Lassie

Lassie is a Python library for retrieving basic content from websites.

Usage

>>> import lassie
>>> lassie.fetch('http://www.youtube.com/watch?v=dQw4w9WgXcQ')
{
    'description': u'Music video by Rick Astley performing Never Gonna Give You Up. YouTube view counts pre-VEVO: 2,573,462 (C) 1987 PWL',
    'videos': [{
        'src': u'http://www.youtube.com/v/dQw4w9WgXcQ?autohide=1&version=3',
        'height': 480,
        'type': u'application/x-shockwave-flash',
        'width': 640
    }, {
        'src': u'https://www.youtube.com/embed/dQw4w9WgXcQ',
        'height': 480,
        'width': 640
    }],
    'title': u'Rick Astley - Never Gonna Give You Up',
    'url': u'http://www.youtube.com/watch?v=dQw4w9WgXcQ',
    'keywords': [u'Rick', u'Astley', u'Sony', u'BMG', u'Music', u'UK', u'Pop'],
    'images': [{
        'src': u'http://i1.ytimg.com/vi/dQw4w9WgXcQ/hqdefault.jpg?feature=og',
        'type': u'og:image'
    }, {
        'src': u'http://i1.ytimg.com/vi/dQw4w9WgXcQ/hqdefault.jpg',
        'type': u'twitter:image'
    }, {
        'src': u'http://s.ytimg.com/yts/img/favicon-vfldLzJxy.ico',
        'type': u'favicon'
    }, {
        'src': u'http://s.ytimg.com/yts/img/favicon_32-vflWoMFGx.png',
        'type': u'favicon'
    }],
    'locale': u'en_US'
}

User Guide

Installation

Information on how to properly install Lassie


Pip or Easy Install

Install Lassie via pip

$ pip install lassie

or, with easy_install

$ easy_install lassie

But, hey... that’s up to you.

Source Code

Lassie is actively maintained on GitHub

Feel free to clone the repository

git clone git://github.com/michaelhelmick/lassie.git

tarball

$ curl -OL https://github.com/michaelhelmick/lassie/tarball/master

zipball

$ curl -OL https://github.com/michaelhelmick/lassie/zipball/master

Now that you have the source code, install it into your site-packages directory

$ python setup.py install

So Lassie is installed! Now, head over to the starting out section.

Starting Out

This section out lines the most basic uses of Lassie


What Lassie Returns

Lassie aims to return the most beautifully crafted dictionary of important information about the web page.

Beginning

So, let’s say you want to retrieve details about a YouTube video.

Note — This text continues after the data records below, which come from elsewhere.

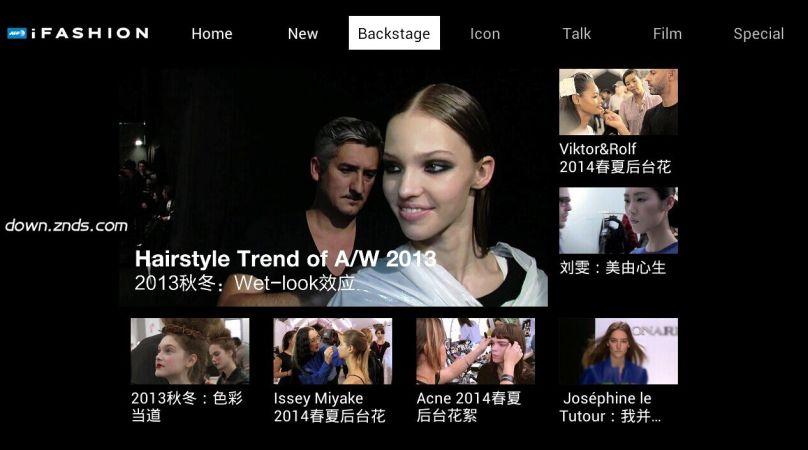 时尚视频TV版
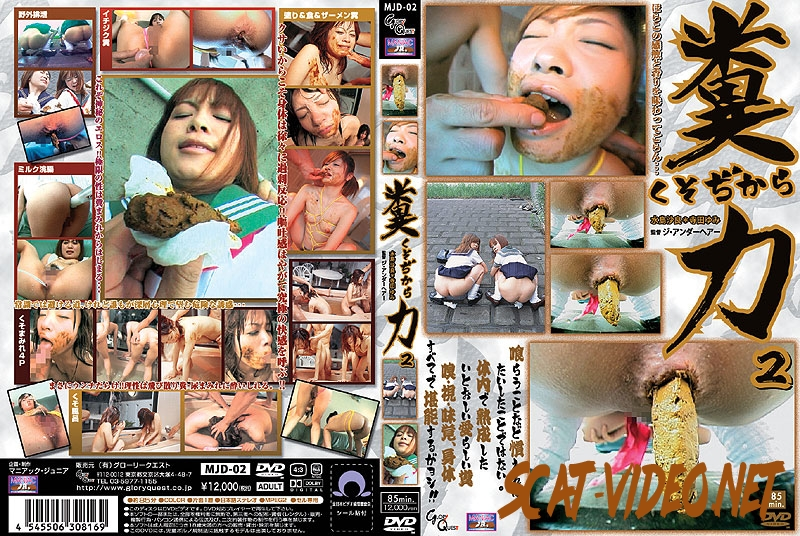 MJD-02 Shit in Mouth スカトロ その他コスチューム Defecation (2019) [SD/3.1316_MJD-02]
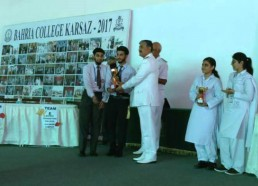Winning Trophy Awarded to SKBZ College Students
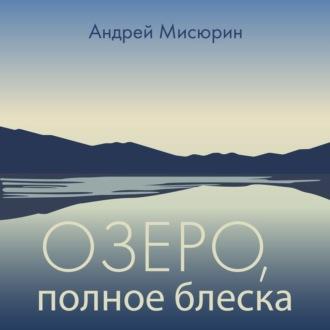 Аудиокнига Озеро, полное блеска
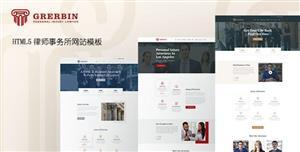 响应式律师事务所网站前端模板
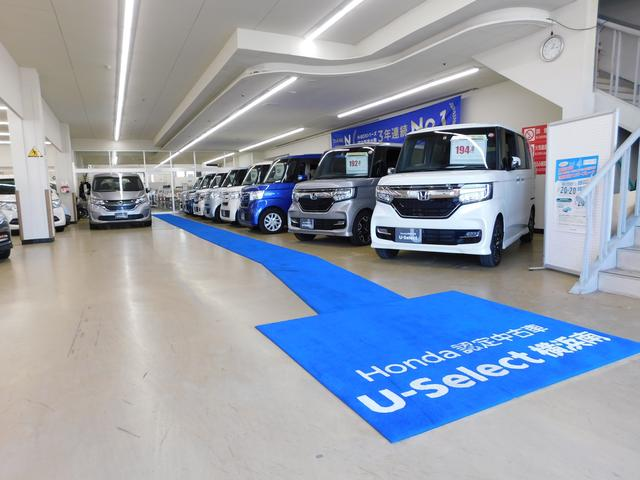 Honda Cars横浜 U-Select横浜南(2枚目)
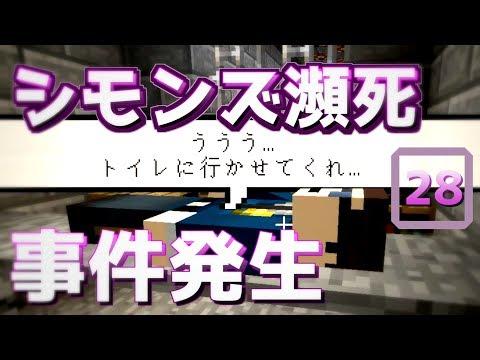 マイクラ刑務所から逃げ出す物語~第四章~28日目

Specifically: http://www.youtube.com/watch?v=dQw4w9WgXcQ

>>> import lassie
>>> lassie.fetch('http://www.youtube.com/watch?v=dQw4w9WgXcQ')
{
    'description': u'Music video by Rick Astley performing Never Gonna Give You Up. YouTube view counts pre-VEVO: 2,573,462 (C) 1987 PWL',
    'videos': [{
        'src': u'http://www.youtube.com/v/dQw4w9WgXcQ?version=3&autohide=1',
        'height': 480,
        'type': u'application/x-shockwave-flash',
        'width': 640
    }, {
        'src': u'https://www.youtube.com/embed/dQw4w9WgXcQ',
        'height': 480,
        'width': 640
    }],
    'title': u'Rick Astley - Never Gonna Give You Up',
    'url': u'http://www.youtube.com/watch?v=dQw4w9WgXcQ',
    'keywords': [u'Rick', u' Astley', u' Sony', u' BMG', u' Music', u' UK', u' Pop'],
    'images': [{
        'src': u'http://i1.ytimg.com/vi/dQw4w9WgXcQ/hqdefault.jpg?feature=og',
        'type': u'og:image'
    }, {
        'src': u'http://i1.ytimg.com/vi/dQw4w9WgXcQ/hqdefault.jpg',
        'type': u'twitter:image'
    }, {
        'src': u'http://s.ytimg.com/yts/img/favicon-vfldLzJxy.ico',
        'type': u'favicon'
    }, {
        'src': u'http://s.ytimg.com/yts/img/favicon_32-vflWoMFGx.png',
        'type': u'favicon'
    }],
    'locale': u'en_US'
}

Or what if you wanted to get information about an article?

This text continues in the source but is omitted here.